Legacy:  The enigma surrounding Poe’s death has done a lot for his legacy by cloaking his death in a mystery the same is if it had been scripted into one of his stories or poems.  After his first grave stone was destroyed in a railway accident, he was subsequently exhumed and buried again in 1875 along with his wife and aunt in the burying grounds of the University of Maryland School of Law’s churchyard.  The second gravestone was a work of art owing to poet Paul Hamiton Hayne, who visited the original grave in 1873, and published a newspaper article about the sad state of the grave marker.  A major campaign ensued to collect enough money to provide a suitable resting place and grave marker.  The day after his death, the New York Tribune published an obituary written by Rufus Wilmot Griswold.  The obituary oscillated between praising the work of Poe’s talented writing and condemning his temperament and ambition.  It noted that Poe was a “brilliant, but erratic star,” but was also known for excessive arrogance, and quick temper.  Griswold also became Poe’s literary executor giving him control of copyrights and distribution of his work.  Griswold went on to write the first complete biography of Poe which amounted to character assassination in that it depicted Poe as a “depraved, drunk, drug-addled madman.”  It is not clear how much of this biography was accurate because Griswold was only an acquaintance of Poe’s and not a close confidant.  Those who knew him disputed Griswold’s description of Poe, but the damage had been done, and the biography, although later challenged by other biographies, remains the most commonly accepted depiction of Poe today.
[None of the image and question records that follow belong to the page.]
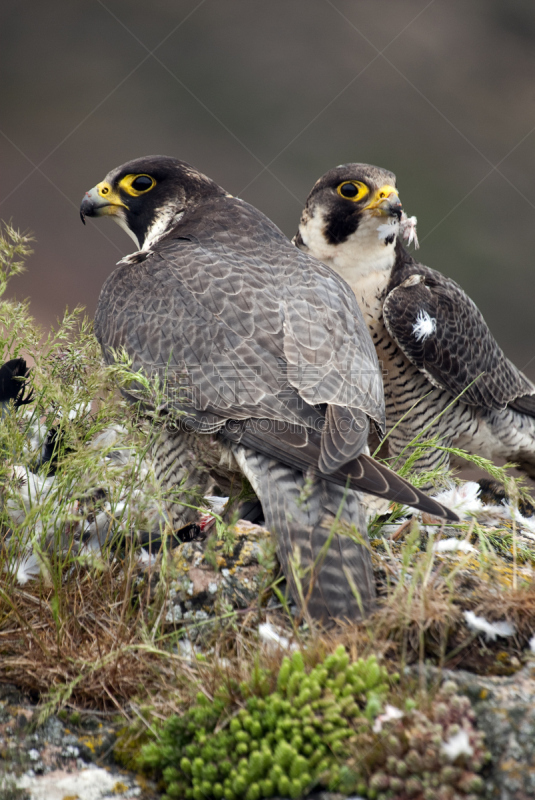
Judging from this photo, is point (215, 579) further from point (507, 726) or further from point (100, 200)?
point (100, 200)

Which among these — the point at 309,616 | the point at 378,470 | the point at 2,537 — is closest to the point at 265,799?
the point at 309,616

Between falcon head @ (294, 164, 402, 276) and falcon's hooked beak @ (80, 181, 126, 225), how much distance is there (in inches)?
39.4

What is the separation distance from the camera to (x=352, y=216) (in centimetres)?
332

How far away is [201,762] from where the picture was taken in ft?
4.19

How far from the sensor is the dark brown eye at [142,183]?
10.0ft

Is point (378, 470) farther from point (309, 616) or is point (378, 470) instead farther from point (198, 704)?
point (198, 704)

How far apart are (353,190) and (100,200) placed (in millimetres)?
1223

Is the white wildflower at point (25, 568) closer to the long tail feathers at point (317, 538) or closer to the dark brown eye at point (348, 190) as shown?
the long tail feathers at point (317, 538)

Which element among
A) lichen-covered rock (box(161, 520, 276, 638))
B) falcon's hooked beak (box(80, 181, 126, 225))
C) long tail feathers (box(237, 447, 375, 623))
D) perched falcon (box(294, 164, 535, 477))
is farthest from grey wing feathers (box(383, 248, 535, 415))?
lichen-covered rock (box(161, 520, 276, 638))

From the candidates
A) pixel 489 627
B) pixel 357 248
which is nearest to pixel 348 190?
pixel 357 248

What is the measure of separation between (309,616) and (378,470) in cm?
44

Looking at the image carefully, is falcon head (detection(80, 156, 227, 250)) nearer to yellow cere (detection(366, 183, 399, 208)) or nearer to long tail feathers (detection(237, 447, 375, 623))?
yellow cere (detection(366, 183, 399, 208))

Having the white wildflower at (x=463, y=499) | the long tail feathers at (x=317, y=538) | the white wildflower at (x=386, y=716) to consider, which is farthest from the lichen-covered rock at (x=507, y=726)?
the white wildflower at (x=463, y=499)

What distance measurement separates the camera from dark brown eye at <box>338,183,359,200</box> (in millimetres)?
3277
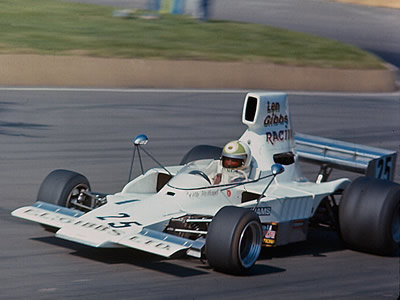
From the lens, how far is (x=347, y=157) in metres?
10.1

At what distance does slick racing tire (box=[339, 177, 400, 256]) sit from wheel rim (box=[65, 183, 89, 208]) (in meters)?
2.73

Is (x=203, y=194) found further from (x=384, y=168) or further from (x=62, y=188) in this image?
(x=384, y=168)

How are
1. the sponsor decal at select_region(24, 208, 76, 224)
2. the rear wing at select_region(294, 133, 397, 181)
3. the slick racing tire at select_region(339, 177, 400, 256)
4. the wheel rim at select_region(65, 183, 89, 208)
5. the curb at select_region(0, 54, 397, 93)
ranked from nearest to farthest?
the sponsor decal at select_region(24, 208, 76, 224)
the slick racing tire at select_region(339, 177, 400, 256)
the wheel rim at select_region(65, 183, 89, 208)
the rear wing at select_region(294, 133, 397, 181)
the curb at select_region(0, 54, 397, 93)

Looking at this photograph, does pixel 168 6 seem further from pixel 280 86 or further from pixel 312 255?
pixel 312 255

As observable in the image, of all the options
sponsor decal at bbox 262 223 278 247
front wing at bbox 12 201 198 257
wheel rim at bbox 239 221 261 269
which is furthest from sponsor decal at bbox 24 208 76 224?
sponsor decal at bbox 262 223 278 247

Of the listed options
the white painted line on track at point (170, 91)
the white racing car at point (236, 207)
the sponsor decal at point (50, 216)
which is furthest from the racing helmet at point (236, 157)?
the white painted line on track at point (170, 91)

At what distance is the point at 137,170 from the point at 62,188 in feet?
14.2

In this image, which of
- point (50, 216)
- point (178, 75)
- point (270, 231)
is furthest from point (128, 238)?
point (178, 75)

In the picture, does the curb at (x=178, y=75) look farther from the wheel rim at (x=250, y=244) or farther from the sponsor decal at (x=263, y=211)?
the wheel rim at (x=250, y=244)

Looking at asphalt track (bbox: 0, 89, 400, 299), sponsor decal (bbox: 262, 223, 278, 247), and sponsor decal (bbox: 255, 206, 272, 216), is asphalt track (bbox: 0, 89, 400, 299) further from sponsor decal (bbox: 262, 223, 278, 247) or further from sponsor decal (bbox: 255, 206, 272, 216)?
Answer: sponsor decal (bbox: 255, 206, 272, 216)

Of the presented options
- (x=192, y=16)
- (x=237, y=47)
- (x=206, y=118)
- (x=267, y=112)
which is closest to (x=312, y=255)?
(x=267, y=112)

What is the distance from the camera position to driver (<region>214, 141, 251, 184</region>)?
8711 millimetres

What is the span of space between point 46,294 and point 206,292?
1.35 meters

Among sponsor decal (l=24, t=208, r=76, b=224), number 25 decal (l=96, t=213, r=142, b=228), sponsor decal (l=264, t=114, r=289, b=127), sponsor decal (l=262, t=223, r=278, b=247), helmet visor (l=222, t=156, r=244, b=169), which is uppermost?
sponsor decal (l=264, t=114, r=289, b=127)
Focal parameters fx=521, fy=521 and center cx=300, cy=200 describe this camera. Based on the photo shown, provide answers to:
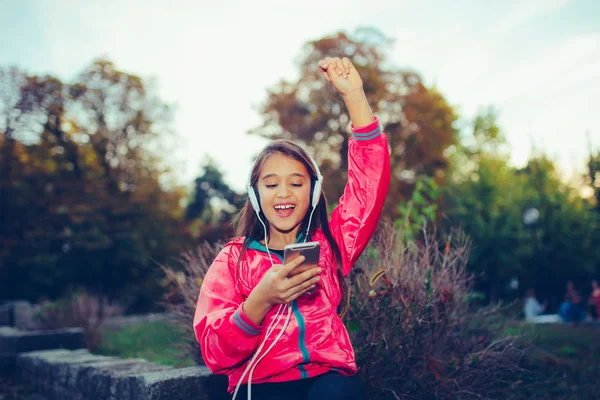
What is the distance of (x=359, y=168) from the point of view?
7.52ft

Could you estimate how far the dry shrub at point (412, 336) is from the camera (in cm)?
319

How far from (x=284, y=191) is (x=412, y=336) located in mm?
1570

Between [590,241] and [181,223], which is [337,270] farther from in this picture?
[590,241]

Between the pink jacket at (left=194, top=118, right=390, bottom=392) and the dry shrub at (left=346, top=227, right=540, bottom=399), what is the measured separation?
2.82 feet

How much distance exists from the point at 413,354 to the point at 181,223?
17.1 meters

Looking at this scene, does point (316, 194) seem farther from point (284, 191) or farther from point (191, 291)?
point (191, 291)

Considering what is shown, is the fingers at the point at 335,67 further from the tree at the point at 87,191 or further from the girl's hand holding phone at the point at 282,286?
the tree at the point at 87,191

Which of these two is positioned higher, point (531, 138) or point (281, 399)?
point (531, 138)

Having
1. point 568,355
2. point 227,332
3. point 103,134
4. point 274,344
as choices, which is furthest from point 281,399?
point 103,134

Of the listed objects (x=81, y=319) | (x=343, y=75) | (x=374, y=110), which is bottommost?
(x=81, y=319)

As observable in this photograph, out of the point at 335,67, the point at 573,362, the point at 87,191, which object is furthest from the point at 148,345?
the point at 87,191

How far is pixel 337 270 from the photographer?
2.27 meters

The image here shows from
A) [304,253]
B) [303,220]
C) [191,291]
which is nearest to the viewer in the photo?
[304,253]

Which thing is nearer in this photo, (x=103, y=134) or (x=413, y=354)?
(x=413, y=354)
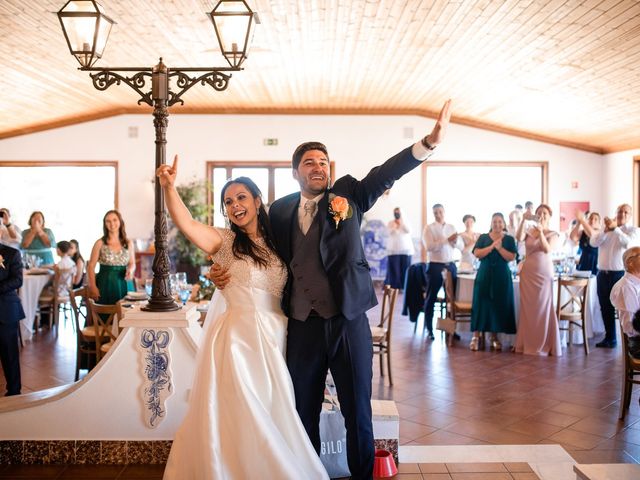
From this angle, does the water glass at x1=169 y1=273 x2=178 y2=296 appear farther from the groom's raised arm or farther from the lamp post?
the groom's raised arm

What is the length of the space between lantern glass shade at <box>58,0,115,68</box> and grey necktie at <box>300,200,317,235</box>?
5.33 ft

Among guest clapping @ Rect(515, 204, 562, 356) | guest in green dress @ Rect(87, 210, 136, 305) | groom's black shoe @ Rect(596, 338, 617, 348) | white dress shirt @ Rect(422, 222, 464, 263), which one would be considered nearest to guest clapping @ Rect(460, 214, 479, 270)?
white dress shirt @ Rect(422, 222, 464, 263)

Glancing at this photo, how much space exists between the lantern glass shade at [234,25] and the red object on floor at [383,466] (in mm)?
2270

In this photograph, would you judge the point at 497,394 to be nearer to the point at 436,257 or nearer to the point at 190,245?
the point at 436,257

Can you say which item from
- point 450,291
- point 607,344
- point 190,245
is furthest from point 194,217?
point 607,344

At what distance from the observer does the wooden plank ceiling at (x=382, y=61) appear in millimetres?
6922

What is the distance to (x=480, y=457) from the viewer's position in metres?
3.77

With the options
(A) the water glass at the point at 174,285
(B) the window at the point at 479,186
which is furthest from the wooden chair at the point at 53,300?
(B) the window at the point at 479,186

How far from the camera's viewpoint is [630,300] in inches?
181

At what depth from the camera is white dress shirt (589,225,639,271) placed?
714 cm

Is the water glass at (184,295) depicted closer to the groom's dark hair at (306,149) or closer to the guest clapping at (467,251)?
the groom's dark hair at (306,149)

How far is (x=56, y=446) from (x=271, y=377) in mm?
1656

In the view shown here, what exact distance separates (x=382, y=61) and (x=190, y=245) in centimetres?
561

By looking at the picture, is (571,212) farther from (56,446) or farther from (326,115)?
(56,446)
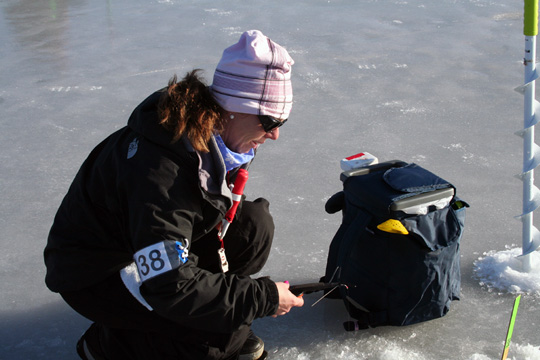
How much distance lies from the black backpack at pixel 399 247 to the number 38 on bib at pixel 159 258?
63cm

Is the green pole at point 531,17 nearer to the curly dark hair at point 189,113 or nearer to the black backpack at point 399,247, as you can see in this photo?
the black backpack at point 399,247

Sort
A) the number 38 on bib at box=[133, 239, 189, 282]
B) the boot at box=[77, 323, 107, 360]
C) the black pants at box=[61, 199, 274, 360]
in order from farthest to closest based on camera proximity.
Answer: the boot at box=[77, 323, 107, 360], the black pants at box=[61, 199, 274, 360], the number 38 on bib at box=[133, 239, 189, 282]

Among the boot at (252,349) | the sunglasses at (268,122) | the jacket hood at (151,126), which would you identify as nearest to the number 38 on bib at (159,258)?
the jacket hood at (151,126)

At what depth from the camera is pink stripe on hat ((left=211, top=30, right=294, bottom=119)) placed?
1610 mm

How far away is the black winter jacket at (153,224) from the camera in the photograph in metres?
1.49

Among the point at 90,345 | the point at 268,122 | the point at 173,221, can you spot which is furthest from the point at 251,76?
the point at 90,345

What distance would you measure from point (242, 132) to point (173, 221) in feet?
1.06

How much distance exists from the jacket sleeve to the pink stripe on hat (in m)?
0.24

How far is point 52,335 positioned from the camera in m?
2.03

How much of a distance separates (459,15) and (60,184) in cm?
414

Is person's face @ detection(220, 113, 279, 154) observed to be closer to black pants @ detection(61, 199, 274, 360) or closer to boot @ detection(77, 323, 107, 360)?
black pants @ detection(61, 199, 274, 360)

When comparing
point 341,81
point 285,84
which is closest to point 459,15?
point 341,81

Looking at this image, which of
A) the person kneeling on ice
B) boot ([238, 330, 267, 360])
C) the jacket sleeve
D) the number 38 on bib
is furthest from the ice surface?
the number 38 on bib

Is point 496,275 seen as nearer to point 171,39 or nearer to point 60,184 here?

Conclusions:  He was one of the first to write in the horror genre, and he was a strong influence on many others who followed.  Numerous authors and script writers were influence by Poe’s horror tales, not the least of which was Alfred Hitchcock, who said 100 years after Poe’s death that “It’s because I liked Edgar Allan Poe’s stories so much that I began to make suspense films.”  The Baltimore NFL football team is named the “Ravens” in honor of Poe’s famous poem.  Much of his material was highly acclaimed, although he did not always receive corresponding compensation for it.  He was like a cat that was knocked off a rooftop but always landed on its feet.  His last mystery, his death, is still unsolved to this day.

Sources: 

National Geographic, Murder or Madness, What Really Killed Edgar Allan Poe? By Erin Blakemore, October 7, 2024.

Wikipedia, Death of Edgar Allan Poe.